Melbourne Archbishop Defends the Seal of Confession

Melbourne Archbishop: I’ll Go to Jail Before I Break the Seal of Confession

MELBOURNE – The words shared between a penitent sinner and a priest under the seal of the sacrament of confession are confidential. The seal of confession is so important that priests are not allowed to reveal what has been shared with them in the confessional, even if they’re threatened with death. If a priest breaks the seal of confession, it would lead to latae sententiae excommunication – which can only be lifted by the pope.
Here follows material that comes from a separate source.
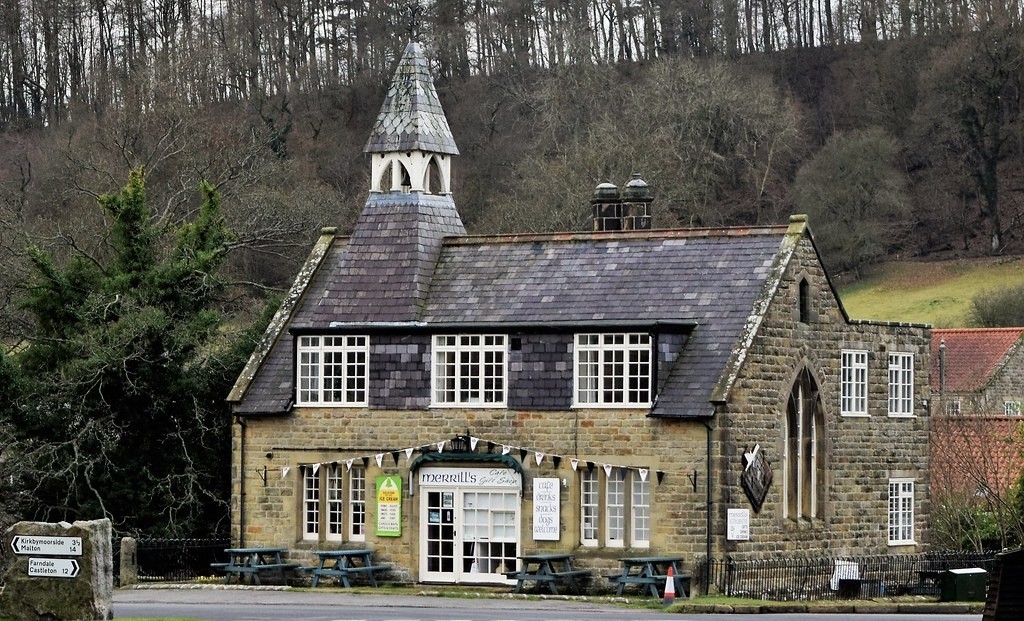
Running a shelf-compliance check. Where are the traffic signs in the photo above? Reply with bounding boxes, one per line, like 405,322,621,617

Archbishop Denis Hart, the Archbishop of Melbourne, said this week that he would rather go to jail than obey a proposed law in Australia that would force priests to reveal what was said to them in the sacrament of confession.

His comments came in response to a report that was recently released by Australia’s Royal Commission Into Institutional Responses to Child Sexual Abuse, recommending a reformation of the way sexual abuse cases are reported. If the government accepts the commission’s recommendations, it would affect the information that is given in the sacrament of confession.

“The laws in our country and in many other countries recognize the special nature of confession as part of the freedom of religion, which has to be respected,” Archbishop Hart said in an interview with an Australian Broadcasting Corporation.

One of the eighty-five recommendations would require priests who had heard someone confess child sexual abuse during the sacrament of confession to report the penitent to the authorities. one of which would require priests who hear about sexual abuse in the confessional to report it to the authorities.

“There should be no excuse, protection nor privilege in relation to religious confessions,” the report read. “We heard evidence that perpetrators who confessed to sexually abusing children went on to reoffend and seek forgiveness again.”

In the interview with ABC radio 774 in Melbourne,  Archbishop Hart emphasized that the Catholic Church could not agree with the recommended law. “I believe that this is an absolutely sacrosanct communication of the highest order,” he said.

Archbishop Hart stressed that protecting the seal of confession did not mean that he would be turning a blind eye to child abuse. Archbishop Hart said he would  “go to extreme lengths outside the confessional” to make sure that sexual abuse cases are reported to the authorities.

In Paragraph 1467, The Catechism of the Catholic Church says, “Given the delicacy and greatness of this ministry and the respect due to persons, the Church declares that every priest who hears confessions is bound under very severe penalties to keep absolute secrecy regarding the sins that his penitents have confessed to him. He can make no use of knowledge that confession gives him about penitents’ lives. This secret, which admits of no exceptions, is called the ‘sacramental seal,’ because what the penitent has made known to the priest remains ‘sealed’ by the sacrament.”